Её дочка умерла. Наконец.
Девять лет лежала. Как в сорок четвертом году привезли, сгрузили с санитарного поезда на станционную скамью, под голову вещмешок и прикрыли ватником, с тех пор и лежала. Санитарка прокричала: сообщите матери, там адрес указан.
Поезд остановился на десять минут, воды набрать, когда она прибежала, уже свистел, набирал скорость, но в воздухе еще оставался запах карболки.
Дочка лежала с закрытыми глазами, неподвижно, как уже мертвая.
Мать забегалась, как отнести домой. На стульях не получалось, гипс на ней во все тело.
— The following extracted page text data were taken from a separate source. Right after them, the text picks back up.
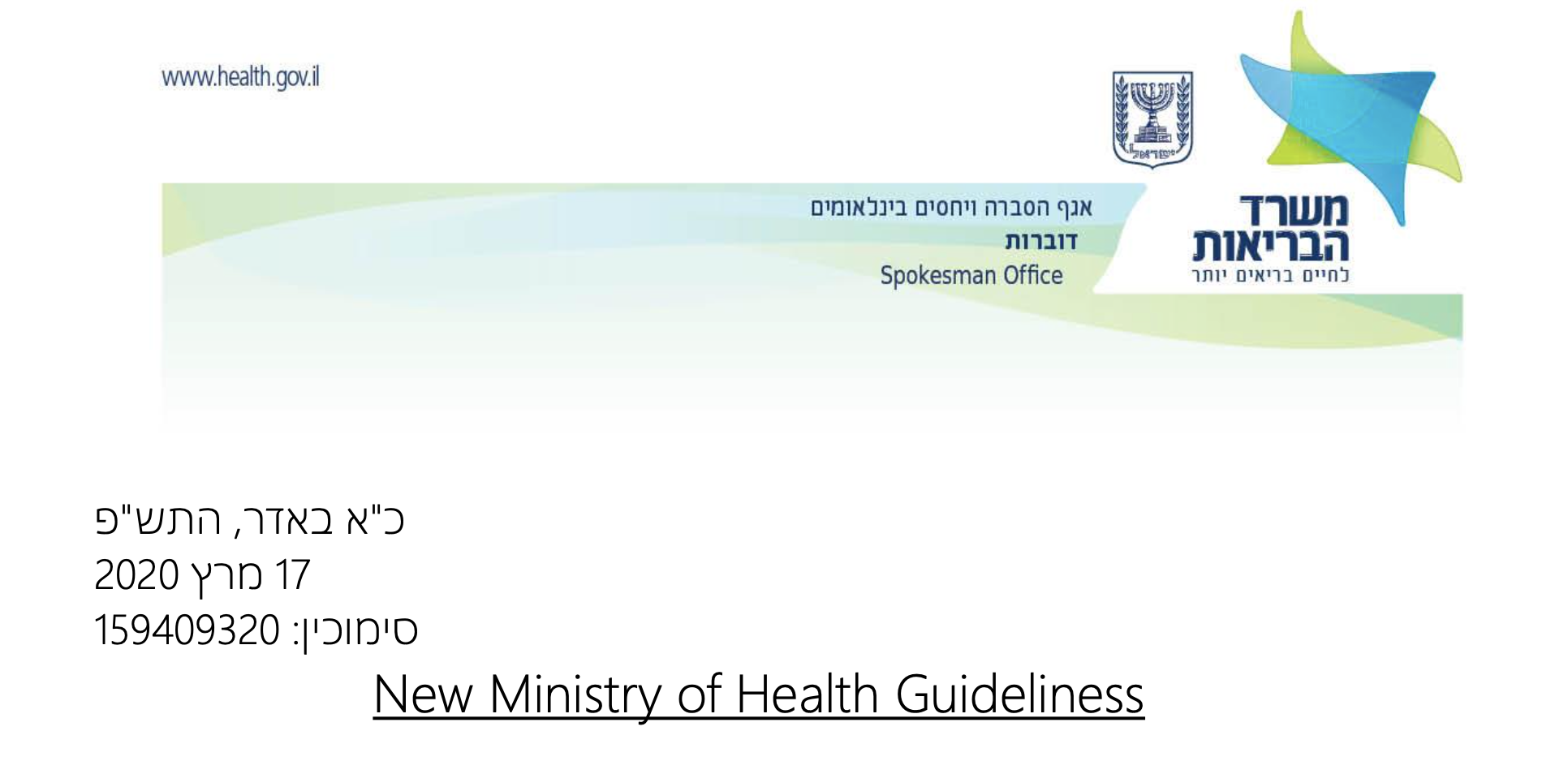 www.health.gov.il

ישראל

משרד הבריאות
לחיים בריאים יותר

אגף הסברה ויחסים בינלאומיים
דוברות
Spokesman Office

כ"א באדר, התש"פ
17 מרץ 2020
סימוכין: 159409320

New Ministry of Health Guideliness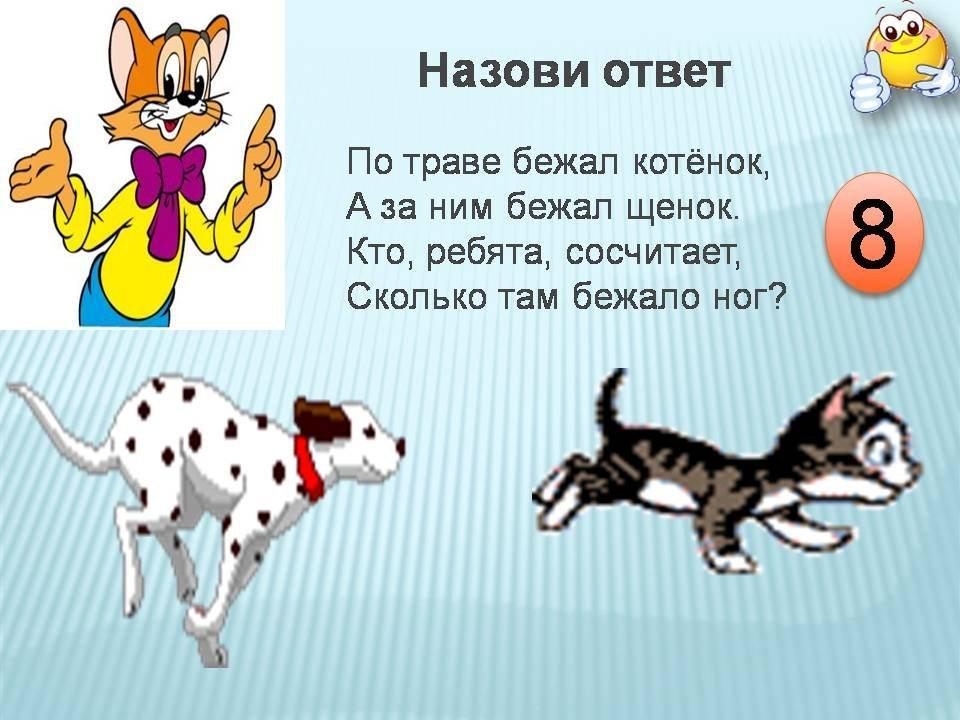 Назови ответ

По траве бежал котёнок,
А за ним бежал щенок.
Кто, ребята, сосчитает,
Сколько там бежало ног?

8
Наконец из больницы приехали с носилками, начальник станции упросил.
Когда донесли до третьего этажа, положили наконец на кровать, она увидела, что дочка стучит по животу правой рукой, мелко, дробно. Глаза в слезах, и даже губы шевелятся. Она гладила дочкины холодные щеки, старалась не рыдать в голос.
Соседи пришли, обнадеживали: глазами следит, шепчет. Поднимется, вот увидишь, поднимется.
-Ленка, помнишь как с горок катались, покатаемся еще, - кричала ей в ухо подружка, - слышишь меня, ведь слышишь, покатаемся еще!
Соседи принесли матери топчан. Если свернуться, ноги не вытягивать, вполне помещусь, - думала она, - подниму Ленку и заживем. Пенсия инвалидке полагается, и завод поможет.
Завод помогал, врач приходил, медсестра с уколами, только не поднялась Ленка. И рукой стучать перестала, и губами шевелить. И слезы высохли.
Соседи поначалу очень помогали, покормить, судно вынести. Но у всех своя жизнь. Как кончилась война, и своих похоронили-встретили, люди открылись радости. Стали забывать Ленку, жаловаться: дверь закрытой держи, пахнет из комнаты, малышня в коридоре бегает, пугается.
Помогали, конечно, но реже, молча. И не Ленке самой, а ей - из магазина принести, постирать, последить, чтоб соседские мальчишки не озоровали: не тащили у нее из тумбочки, Ленку не дергали.
Не причитали, не расспрашивали, старались не замечать.
Ленка уже не могла жевать, жидкую кашу как-то глотала еще, пожелтела, высохла. Переворачивая дочку, ей казалось, что даже кости стали прозрачные. Уверила себя, что дочка не чувствует, не понимает ничего, как цветок на подоконнике живет.
Она перестала плакать, замерла и ждала дочкиного конца. Иногда она злилась на себя: вот не убиваюсь, не рыдаю, не жалею, мать мерзавка. Била себя по щекам, ножницами колола, пытаясь вызвать слезы. Но слезы не приходили, закаменела.
Дочка умерла ночью, она накрыла тело простыней, из комнаты не вышла, чтоб соседей не беспокоить. В шесть утра пошла к проходной завода позвонить, чтобы прислали перевозку. Сказала соседям, перекрестились: господь прибрал, отмучилась раба божия.
Кто отмучился? Дочка или она? Уж я точно отмучилась, - теперь жить буду. Ей стало стыдно, пыталась вызвать в памяти Ленку маленькую, смешную, пыталась заплакать, как полагается матери, хотя бы на людях. Не получилось.
Она сидела у окна, высматривала, кто приедет? Грузовик пришлют? Скорую из больницы, или на повозке с лошадью, как хлеб с молоком возят.
Вереницей шли обыденные мысли. Кровать она выкинет. Останется на топчане спать, привыкла. И побелит комнату, а тут поставит этажерку. Или даже холодильник купит и там поставит, в углу. И вечером пойдет в клуб. И петь будет, и танцевать. К лету купит крепдешиновое платье. Сколько-то проживет еще молодой, а потом и не надо.
Во дворе загалдели, наверно, повозка приехала, дети всегда за лошадью бежали. Надо завернуть в простыню потуже, аккуратно положить, чтоб прилично.
Она выглянула в окно, увидела, как люди бежали к проходной. Война опять? Пожар? Авария?
Пустили радио на всю громкость: генералиссимус, генералиссимус.
Она вышла в кухню, соседи уже толпились возле радиоточки: сталин умер.
Соседка обняла ее: как же ты будешь-то теперь, и без отца родного, и без дочки?
Вдруг она радостно заплакала впервые за много лет.